Looks like Democrats’ gift horse on Medicare, if it is anything at all which is far from a given, is going to be “means testing”:
Rep. Emanuel Cleaver (D-Mo.) on Friday proposed means testing Medicare benefits as a way to reduce the deficit, an indication that Democrats may be warming to the idea as a way to compromise with Republicans on the so-called fiscal cliff.Cleaver, the influential chairman of the Congressional Black Caucus, suggested Friday that more aggressive means testing would be a good alternative to cutting program benefits for seniors.”I think most rational people, including Democrats, agree we have to make some cuts and deal with Medicare,” Cleaver said on MSNBC’s Morning Joe.”Let’s have some means testing because I don’t think that cutting benefits at this time is going to go over well. We can do means testing and reduce the payments [to the wealthy],” Cleaver said.

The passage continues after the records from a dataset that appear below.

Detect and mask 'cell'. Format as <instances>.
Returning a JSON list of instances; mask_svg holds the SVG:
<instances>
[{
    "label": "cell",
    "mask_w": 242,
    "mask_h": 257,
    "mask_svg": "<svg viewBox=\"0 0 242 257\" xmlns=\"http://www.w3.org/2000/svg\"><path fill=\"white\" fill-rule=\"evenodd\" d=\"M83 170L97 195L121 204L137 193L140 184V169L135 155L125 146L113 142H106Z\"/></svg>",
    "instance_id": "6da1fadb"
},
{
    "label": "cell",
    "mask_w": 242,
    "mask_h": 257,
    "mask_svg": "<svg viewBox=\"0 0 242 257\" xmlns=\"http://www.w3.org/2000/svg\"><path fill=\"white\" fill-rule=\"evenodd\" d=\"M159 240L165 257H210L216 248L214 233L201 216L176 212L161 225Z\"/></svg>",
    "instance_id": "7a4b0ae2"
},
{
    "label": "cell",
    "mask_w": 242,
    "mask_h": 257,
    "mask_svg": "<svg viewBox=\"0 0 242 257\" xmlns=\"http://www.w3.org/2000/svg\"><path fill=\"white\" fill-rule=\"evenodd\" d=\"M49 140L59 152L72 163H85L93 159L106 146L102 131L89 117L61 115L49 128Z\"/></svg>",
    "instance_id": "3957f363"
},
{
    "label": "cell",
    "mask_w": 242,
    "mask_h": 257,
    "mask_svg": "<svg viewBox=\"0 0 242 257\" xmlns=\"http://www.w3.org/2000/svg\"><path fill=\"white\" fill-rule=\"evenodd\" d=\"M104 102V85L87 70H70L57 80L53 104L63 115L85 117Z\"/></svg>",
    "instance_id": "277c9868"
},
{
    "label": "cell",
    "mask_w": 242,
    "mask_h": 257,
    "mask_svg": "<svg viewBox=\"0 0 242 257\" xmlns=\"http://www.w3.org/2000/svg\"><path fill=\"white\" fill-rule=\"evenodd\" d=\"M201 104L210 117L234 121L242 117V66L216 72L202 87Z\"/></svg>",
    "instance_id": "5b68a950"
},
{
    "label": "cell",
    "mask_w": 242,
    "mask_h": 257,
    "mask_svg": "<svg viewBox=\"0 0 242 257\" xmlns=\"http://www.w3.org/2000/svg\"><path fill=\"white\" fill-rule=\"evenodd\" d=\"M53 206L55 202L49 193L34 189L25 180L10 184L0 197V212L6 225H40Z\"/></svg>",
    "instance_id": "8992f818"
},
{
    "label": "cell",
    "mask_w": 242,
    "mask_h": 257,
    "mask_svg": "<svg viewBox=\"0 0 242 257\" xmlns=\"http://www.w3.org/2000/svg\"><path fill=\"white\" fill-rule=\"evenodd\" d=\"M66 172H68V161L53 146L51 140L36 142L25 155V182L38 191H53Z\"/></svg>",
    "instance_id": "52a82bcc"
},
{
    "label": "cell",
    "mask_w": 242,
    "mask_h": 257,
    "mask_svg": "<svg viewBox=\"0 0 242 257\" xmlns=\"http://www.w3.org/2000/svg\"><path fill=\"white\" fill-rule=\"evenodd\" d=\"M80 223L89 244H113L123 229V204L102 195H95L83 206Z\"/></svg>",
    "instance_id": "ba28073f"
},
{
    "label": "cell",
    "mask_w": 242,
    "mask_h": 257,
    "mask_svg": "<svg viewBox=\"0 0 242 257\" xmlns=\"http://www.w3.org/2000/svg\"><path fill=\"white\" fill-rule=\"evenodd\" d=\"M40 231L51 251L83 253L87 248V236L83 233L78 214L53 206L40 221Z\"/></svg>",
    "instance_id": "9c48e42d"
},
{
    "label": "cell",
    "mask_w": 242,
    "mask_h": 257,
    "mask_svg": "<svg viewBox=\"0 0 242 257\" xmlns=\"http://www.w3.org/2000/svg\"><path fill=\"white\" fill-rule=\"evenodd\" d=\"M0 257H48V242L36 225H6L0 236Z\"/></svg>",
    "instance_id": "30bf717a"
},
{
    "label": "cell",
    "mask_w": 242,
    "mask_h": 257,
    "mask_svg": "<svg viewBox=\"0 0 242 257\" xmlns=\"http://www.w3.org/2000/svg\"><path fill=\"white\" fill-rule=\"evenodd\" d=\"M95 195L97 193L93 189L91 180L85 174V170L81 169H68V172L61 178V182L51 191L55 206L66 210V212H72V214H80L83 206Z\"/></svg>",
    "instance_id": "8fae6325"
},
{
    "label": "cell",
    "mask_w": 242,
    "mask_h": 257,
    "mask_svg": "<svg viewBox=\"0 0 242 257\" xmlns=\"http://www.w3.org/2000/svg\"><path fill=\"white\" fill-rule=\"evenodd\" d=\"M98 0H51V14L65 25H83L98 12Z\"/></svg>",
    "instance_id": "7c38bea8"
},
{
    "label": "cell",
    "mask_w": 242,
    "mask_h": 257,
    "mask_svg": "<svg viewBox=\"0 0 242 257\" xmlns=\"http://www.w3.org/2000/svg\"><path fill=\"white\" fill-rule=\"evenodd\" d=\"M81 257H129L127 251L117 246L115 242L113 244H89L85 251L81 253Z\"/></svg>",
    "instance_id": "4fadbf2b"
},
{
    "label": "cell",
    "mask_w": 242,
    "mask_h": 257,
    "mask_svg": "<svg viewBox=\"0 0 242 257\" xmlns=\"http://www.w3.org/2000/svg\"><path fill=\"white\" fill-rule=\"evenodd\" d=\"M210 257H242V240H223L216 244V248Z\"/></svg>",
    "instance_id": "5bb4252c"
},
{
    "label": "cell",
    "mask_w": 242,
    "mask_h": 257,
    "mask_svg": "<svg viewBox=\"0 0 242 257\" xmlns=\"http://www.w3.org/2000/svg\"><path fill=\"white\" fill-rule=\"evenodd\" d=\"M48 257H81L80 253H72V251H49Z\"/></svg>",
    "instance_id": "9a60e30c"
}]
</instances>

As of late November, Obama was non-commital on means testing. Dick Durbin and Max Baucus have come out in favor of means testing.
By no means is means testing a purely Democratic concept. John Boehner is for it and it was part of his counter-offer to Obama on the fiscal cliff. Means testing is part of various premium support proposals proposed by Republicans.
But it’s just the type of hidden implicit tax which reduces the incentive for people to work more, a concept we have discussed many times as the implicit marginal rate.
That implicit marginal rate makes it economically irrational for people making $30,000 per year to increase their earned income to $50,000, because for every dollar they earn they lose more than one dollar in government benefits through direct payments and tax breaks.
If the test is set for the truly rich (way,way above Obama’s $250,000 threshold) then too few people will be affected to make much difference on total Medicare costs. If you drop the threshold to Obama’s definition of rich, you are hitting professionals and small businesses, who already appear headed for higher marginal rates and/or caps on deductions which will push their implicit marginal rates through the roof.
Even then, to make a big difference in total cost, you have to move beyond the hated top 2%.
If means testing turns into an asset test, it punishes savers over spenders. This is a concept any parent applying for college financial aid understands. Parents who have no savings because they spent everything and lived the high life get help, while parents of similar income history who saved pay full freight and see their savings dwindled without the “benefit” of those years of big living.
Means testing sounds good in theory, but it’s a gift horse which deserves a check-up.
It’s bipartisan, and it doesn’t address the heart of the problem. Sounds like a Washington, D.C., plan.